Linux-Cluster (rzcluster)

no/neinStudents yes/jaEmployees yes/jaFaculties no/neinStud. Unions

rzcluster (2016)

For serial and moderately parallel computations the University Computing Centre operates a separate Linux cluster (rzcluster). Currently, this system consists of 142 compute nodes with different processor architectures and in total 1948 cores. The main memory configuration varies between 32GB and 256GB. In addition to Gigabit Ethernet interconnection, some of the compute nodes are equipped with an infiniband network for executing multi-node computations.


 

Informations on the new BeeGFS file system are collected here .

 

Hardware

1 Front end (login node)

  • two 6-Core Intel Xeon X5650 processors (2.7GHz)
  • 48GB main memory

 

142 Compute nodes (batch nodes)

  • main memory: 32GB to 256GB
  • different processor architectures (AMD and Intel)
  • partly interconnected with an infiniband network (QDR) 

 

Operating system

  • Scientific Linux 6.x

 

Access

User account

System access

  • On the rzcluster, computations shall be performed primarily in batch mode and only short interactive operations (such as  compiling/testing programs or scripts) are allowed on the front end. If your computations require longer interactive computation time and/or a lot of main memory, please contact us in advance.
  • Access to the front end rzcluster.rz.uni-kiel.de is possible only via an SSH-connection established within the internal network of Kiel University:

    ssh -X <username>@rzcluster.rz.uni-kiel.de

  • Please note that the preceding $-sign represents the command line prompt and is not part of the input!
  • With the additional option -X (uppercase X) one activates X11-forwarding.
  • Suitable SHH-clients for a Windows-PC are Putty, X-Win32 or MobaXterm. MobaXterm and WinSCP can be used for data transfer.

 

File systems

For distinct tasks, the rzcluster provides different file systems:

Home directory

  • Accessible via the environment variable $HOME
  • Global file system with daily data backup
  • Directory for scripts, programs and small amounts of results

 

Work directory

  • Global file system without data backup
  • For each user there exists a work directory.

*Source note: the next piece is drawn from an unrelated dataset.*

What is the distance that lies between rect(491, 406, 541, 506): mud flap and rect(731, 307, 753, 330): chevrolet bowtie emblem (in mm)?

Those directories are distributed over different file servers to achieve better performance. For new users a work directory is created automatically on the parallel BeeGFS filesystem /work_beegfs.
  • Batch computations shall be performed only in this directory.

 

Local disk space

  • Via the environment variable $TMPDIR local disk space is available on each batch node.
  • Particularly I/O-intensive computations should be performed always in this directory.
  • Attention: The local disk space is only available during a running batch job, i.e., all data on the local disk space will be removed automatically after job termination.

 

Tape library

  • Files which are currently not used should be transferred to the additional file system /nfs/tape_cache as archived data (for example as a tar file).
  • Files under /nfs/tape_cache will be stored automatically on tape after a while. Nevertheless, it is possible, at any time, to copy the data back to the home or work directory.
  • Not suitable for the storage of a lot of small files
  • Recommended size of an archived file: 3GB to 50 GB (max. size of one tar-file should not exceed 1TB)
  • Data transfer to and from the tape library must not be performed with the rsync command
  • Attention: Slow access speed - avoid to work directly with files on the tape library. Instead, copy files back to the work directory before further processing (incl. unpacking).

 

Software

Compiler

  • For compilation of serial and parallel programs, there are several compilers on the rzccluster:
    • gnu compiler: gfortran, gcc und g++
    • Intel compiler: ifort, icc und icpc (for initialization use the command module load intel16.0.0 )
    • Portland compiler: pgf90, pgcc und pgCC (for initialization use the command module load pgi16.161 )

 

MPI parallelization

  • For the development and execution of MPI-parallelized programs, the rzcluster provides the Intel-MPI environment.
  • For initialization use the command: module load intelmpi16.0.0
  • Compilers:
    • mpiifort, mpiicc und mpiicpc (use of the Intel compilers)
    • mpif90, mpigcc und mpigxx (use of the gnu compilers)
  • Multi-node computations:
    • For multi-node MPI computations, the involved batch nodes need to communicate without password request. To achieve this, each user has to perform once the following two steps on the login node of the rzcluster:
      1. Create a SSH key pair with the command:
        ssh-keygen -t rsa  (confirm requests only with Return)
      2. Copy the public key with the command:
        cp $HOME/.ssh/id_rsa.pub $HOME/.ssh/authorized_keys

 

Libraries

  • netcdf, hdf5, fftw, mkl, ...

 

User software

  • Tubomole, Python, R, SPSS, Matlab, ...
  • Due to licensing reasons, there are different Matlab versions for members of Kiel University and employees of GEOMAR. If you belong to the latter, please load the corresponding module with the ending _geomar.

 

Module concept

  • Compilers, libraries, software and specific tools are provided via a system-wide module concept.
  • An overview of the installed programs can be obtained by entering the following command: module avail
  • Further commands for software usage:
    Command Explanation
    module load <name>

     

    Loads the module <name>, i.e., performs all settings which are required for using the program
    module unload <name> Removes the module, i.e., resets all settings
    module list Lists all modules which are currently loaded
    module show <name> Displays the settings which are performed by the module

 

Batch processing

As of December 2016, we deploy on the rzcluster the batch system Slurm to manage the workload: http://slurm.schedmd.com/ .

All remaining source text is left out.